Re: Searchable Web info (was Finding CGI spec...)
web@sowebo.charm.net
Mon, 9 Jan 1995 18:29:27 +0100
Nick Arnett wrote:
>[...] 
> >        I did a search on "cgi" and got back a doc with a name I didn't
> >        recognise. Now although I have several hundreds of HTML files,
> >        like my children, I know most of them by name :*) I think you got
> >        the href from a file that has a Base tag pointing to another server.
> 
> Our spider doesn't follow links to servers other than the one where it
> starts (we trigger each index for each server individually).  Documents
> from other servers would have come from distinct indexing sessions.
> 
> Having said that, I'm not sure exactly what you're describing here.  Can
> you describe it a bit more?
> 
	OK: as I'm not sure what you're not sure of, pls excuse if I
	explain the obvious :*). Relative URLs are normally understood
	to be relative to the directory the file is in.
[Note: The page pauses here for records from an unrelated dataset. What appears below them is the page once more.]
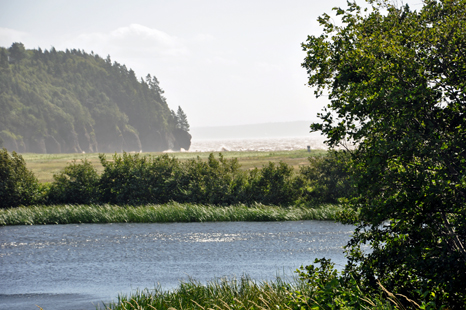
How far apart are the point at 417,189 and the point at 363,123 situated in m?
1.70

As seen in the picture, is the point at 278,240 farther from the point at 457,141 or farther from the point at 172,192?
the point at 457,141

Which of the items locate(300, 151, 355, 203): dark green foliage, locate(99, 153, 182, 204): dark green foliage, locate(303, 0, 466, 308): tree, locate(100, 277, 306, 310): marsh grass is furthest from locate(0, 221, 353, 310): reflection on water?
locate(303, 0, 466, 308): tree

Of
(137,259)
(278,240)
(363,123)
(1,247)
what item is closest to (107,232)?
(1,247)

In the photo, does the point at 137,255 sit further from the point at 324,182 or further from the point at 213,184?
the point at 324,182

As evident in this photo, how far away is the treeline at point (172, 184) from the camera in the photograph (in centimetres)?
3484

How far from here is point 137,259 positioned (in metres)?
21.4

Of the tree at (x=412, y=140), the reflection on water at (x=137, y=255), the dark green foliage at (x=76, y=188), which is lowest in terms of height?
the reflection on water at (x=137, y=255)

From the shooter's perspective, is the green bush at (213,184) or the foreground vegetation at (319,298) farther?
the green bush at (213,184)

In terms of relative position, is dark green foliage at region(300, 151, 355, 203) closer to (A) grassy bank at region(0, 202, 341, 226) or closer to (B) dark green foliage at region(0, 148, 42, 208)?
(A) grassy bank at region(0, 202, 341, 226)

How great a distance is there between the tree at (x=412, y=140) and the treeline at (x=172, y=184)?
2481 centimetres

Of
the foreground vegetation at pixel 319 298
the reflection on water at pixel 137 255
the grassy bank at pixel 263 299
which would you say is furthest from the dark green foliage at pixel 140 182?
the foreground vegetation at pixel 319 298

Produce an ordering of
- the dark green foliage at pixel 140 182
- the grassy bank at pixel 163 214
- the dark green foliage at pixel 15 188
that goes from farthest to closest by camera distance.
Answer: the dark green foliage at pixel 15 188
the dark green foliage at pixel 140 182
the grassy bank at pixel 163 214

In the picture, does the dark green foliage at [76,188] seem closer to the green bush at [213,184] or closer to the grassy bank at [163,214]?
the grassy bank at [163,214]

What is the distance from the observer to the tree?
7988 millimetres
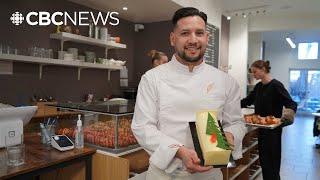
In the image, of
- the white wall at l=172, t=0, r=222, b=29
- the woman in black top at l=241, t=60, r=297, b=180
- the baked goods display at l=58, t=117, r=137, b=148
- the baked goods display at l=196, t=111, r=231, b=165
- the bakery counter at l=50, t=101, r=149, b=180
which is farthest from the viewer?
the white wall at l=172, t=0, r=222, b=29

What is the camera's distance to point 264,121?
10.1ft

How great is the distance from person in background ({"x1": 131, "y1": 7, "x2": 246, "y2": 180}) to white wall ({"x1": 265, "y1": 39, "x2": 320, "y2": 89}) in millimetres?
12367

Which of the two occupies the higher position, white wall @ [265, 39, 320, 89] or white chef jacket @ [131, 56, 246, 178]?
white wall @ [265, 39, 320, 89]

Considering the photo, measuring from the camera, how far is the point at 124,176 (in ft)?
6.06

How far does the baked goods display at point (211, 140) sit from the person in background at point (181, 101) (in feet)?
0.36

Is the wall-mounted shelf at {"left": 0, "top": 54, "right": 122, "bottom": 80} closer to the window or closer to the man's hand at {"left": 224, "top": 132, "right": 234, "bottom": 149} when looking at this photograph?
the man's hand at {"left": 224, "top": 132, "right": 234, "bottom": 149}

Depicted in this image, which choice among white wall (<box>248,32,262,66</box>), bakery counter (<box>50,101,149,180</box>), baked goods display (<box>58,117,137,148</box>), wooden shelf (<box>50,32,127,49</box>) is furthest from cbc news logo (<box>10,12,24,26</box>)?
white wall (<box>248,32,262,66</box>)

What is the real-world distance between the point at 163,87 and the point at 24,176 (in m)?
0.94

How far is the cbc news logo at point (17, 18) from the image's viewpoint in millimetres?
3650

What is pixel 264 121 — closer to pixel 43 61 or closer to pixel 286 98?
pixel 286 98

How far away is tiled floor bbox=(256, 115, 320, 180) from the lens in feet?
14.2

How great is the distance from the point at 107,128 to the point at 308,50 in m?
12.4

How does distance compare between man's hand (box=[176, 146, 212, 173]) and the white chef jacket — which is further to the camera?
the white chef jacket

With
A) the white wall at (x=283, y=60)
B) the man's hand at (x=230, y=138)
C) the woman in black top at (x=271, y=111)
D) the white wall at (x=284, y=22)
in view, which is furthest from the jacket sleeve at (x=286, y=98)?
the white wall at (x=283, y=60)
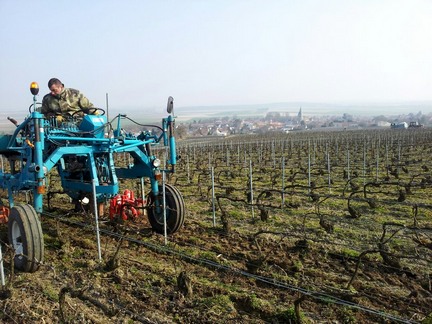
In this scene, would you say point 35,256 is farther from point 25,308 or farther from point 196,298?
point 196,298

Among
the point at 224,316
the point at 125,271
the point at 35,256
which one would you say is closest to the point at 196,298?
the point at 224,316

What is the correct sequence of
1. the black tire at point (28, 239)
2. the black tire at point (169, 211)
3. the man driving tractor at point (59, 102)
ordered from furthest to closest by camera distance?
1. the man driving tractor at point (59, 102)
2. the black tire at point (169, 211)
3. the black tire at point (28, 239)

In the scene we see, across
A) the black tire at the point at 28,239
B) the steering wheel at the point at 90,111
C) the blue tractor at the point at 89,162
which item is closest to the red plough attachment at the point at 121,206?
the blue tractor at the point at 89,162

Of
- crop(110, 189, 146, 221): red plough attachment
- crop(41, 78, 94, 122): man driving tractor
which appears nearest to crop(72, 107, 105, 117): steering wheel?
crop(41, 78, 94, 122): man driving tractor

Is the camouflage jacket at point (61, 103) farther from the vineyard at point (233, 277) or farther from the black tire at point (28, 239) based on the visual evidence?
the black tire at point (28, 239)

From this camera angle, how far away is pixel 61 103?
7.10 meters

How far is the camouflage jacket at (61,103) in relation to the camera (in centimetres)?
707

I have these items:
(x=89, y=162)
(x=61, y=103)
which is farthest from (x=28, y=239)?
(x=61, y=103)

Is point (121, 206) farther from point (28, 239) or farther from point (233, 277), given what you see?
point (233, 277)

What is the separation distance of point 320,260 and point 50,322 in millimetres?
3603

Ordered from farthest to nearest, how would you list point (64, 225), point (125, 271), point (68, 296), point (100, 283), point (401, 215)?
point (401, 215) < point (64, 225) < point (125, 271) < point (100, 283) < point (68, 296)

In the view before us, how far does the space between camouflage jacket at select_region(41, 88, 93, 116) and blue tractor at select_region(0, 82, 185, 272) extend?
197 mm

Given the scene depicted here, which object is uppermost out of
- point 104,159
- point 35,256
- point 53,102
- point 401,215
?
point 53,102

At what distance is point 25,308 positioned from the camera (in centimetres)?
398
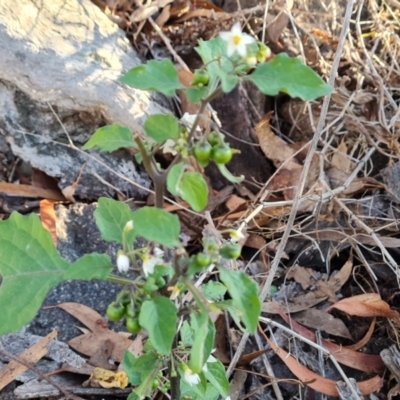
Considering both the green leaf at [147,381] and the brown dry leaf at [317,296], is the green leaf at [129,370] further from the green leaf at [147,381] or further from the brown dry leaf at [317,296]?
the brown dry leaf at [317,296]

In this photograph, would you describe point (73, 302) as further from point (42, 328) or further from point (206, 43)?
point (206, 43)

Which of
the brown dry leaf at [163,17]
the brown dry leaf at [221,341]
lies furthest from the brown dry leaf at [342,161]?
the brown dry leaf at [163,17]

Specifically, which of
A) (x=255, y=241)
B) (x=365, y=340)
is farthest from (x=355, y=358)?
(x=255, y=241)

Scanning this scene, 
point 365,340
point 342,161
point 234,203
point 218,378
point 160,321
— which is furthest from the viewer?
point 342,161

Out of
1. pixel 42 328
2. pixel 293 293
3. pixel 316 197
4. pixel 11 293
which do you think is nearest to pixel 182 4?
pixel 316 197

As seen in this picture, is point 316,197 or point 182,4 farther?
point 182,4

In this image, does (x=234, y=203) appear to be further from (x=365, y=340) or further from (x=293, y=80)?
(x=293, y=80)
But the Base tag
	can make the URL be relative to any other directory - and on any
	other server. In the particular instance I had noticed, the file
	was in fact adapted from the TOC of Ian Graham's HTML tutorial;
	I didn't want to move all the sub files over so I just made the
	Base tag point to the original TOC - not on my server. So if the
	spider finds a reference in this file to "server-cgi-bin.html"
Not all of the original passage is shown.